### Action item
Could you please reproduce the entries exactly, leaving out any pictures?

─── Information shown ───

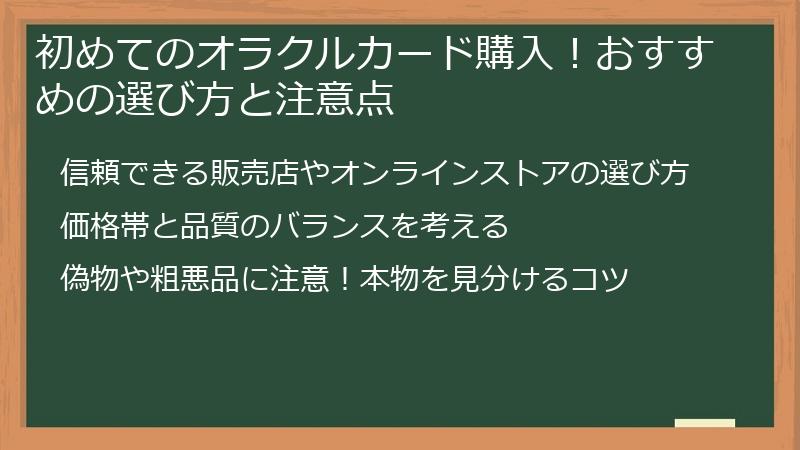 初めてのオラクルカード購入！おすすめの選び方と注意点

信頼できる販売店やオンラインストアの選び方

価格帯と品質のバランスを考える

偽物や粗悪品に注意！本物を見分けるコツ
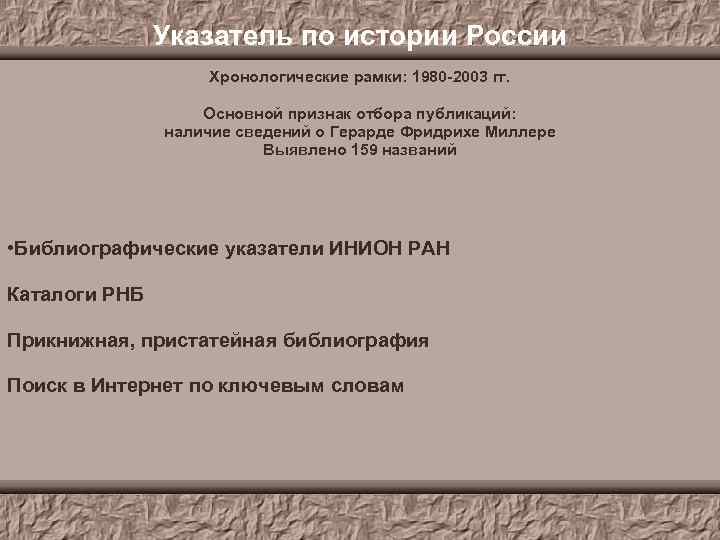 Указатель по истории России

Хронологические рамки: 1980-2003 гг.

Основной признак отбора публикаций: наличие сведений о Герарде Фридрихе Миллере Выявлено 159 названий

•Библиографические указатели ИНИОН РАН

Каталоги РНБ

Прикнижная, пристатейная библиография

Поиск в Интернет по ключевым словам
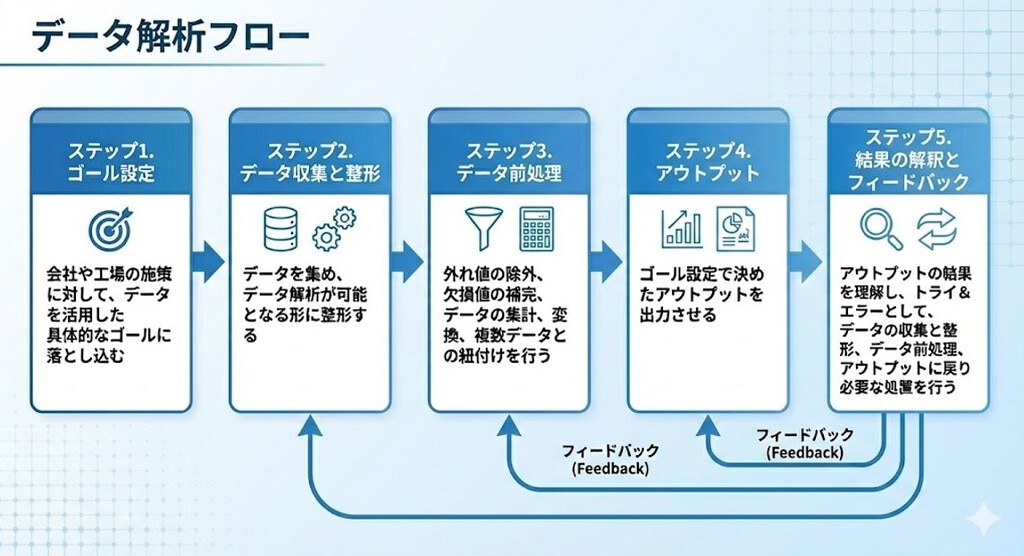 データ解析フロー

ステップ1.
ゴール設定

会社や工場の施策に対して、データを活用した具体的なゴールに落とし込む

ステップ2.
データ収集と整形

データを集め、データ解析が可能となる形に整形する

ステップ3.
データ前処理

外れ値の除外、欠損値の補完、データの集計、変換、複数データとの紐付けを行う

ステップ4.
アウトプット

ゴール設定で決めたアウトプットを出力させる

ステップ5.
結果の解釈とフィードバック

アウトプットの結果を理解し、トライ&エラーとして、データの収集と整形、データ前処理、アウトプットに戻り必要な処置を行う

フィードバック
(Feedback)

フィードバック
(Feedback)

───

### Answer to this task
 初めてのオラクルカード購入！おすすめの選び方と注意点

信頼できる販売店やオンラインストアの選び方

価格帯と品質のバランスを考える

偽物や粗悪品に注意！本物を見分けるコツ
 Указатель по истории России

Хронологические рамки: 1980-2003 гг.

Основной признак отбора публикаций: наличие сведений о Герарде Фридрихе Миллере Выявлено 159 названий

•Библиографические указатели ИНИОН РАН

Каталоги РНБ

Прикнижная, пристатейная библиография

Поиск в Интернет по ключевым словам
 データ解析フロー

ステップ1.
ゴール設定

会社や工場の施策に対して、データを活用した具体的なゴールに落とし込む

ステップ2.
データ収集と整形

データを集め、データ解析が可能となる形に整形する

ステップ3.
データ前処理

外れ値の除外、欠損値の補完、データの集計、変換、複数データとの紐付けを行う

ステップ4.
アウトプット

ゴール設定で決めたアウトプットを出力させる

ステップ5.
結果の解釈とフィードバック

アウトプットの結果を理解し、トライ&エラーとして、データの収集と整形、データ前処理、アウトプットに戻り必要な処置を行う

フィードバック
(Feedback)

フィードバック
(Feedback)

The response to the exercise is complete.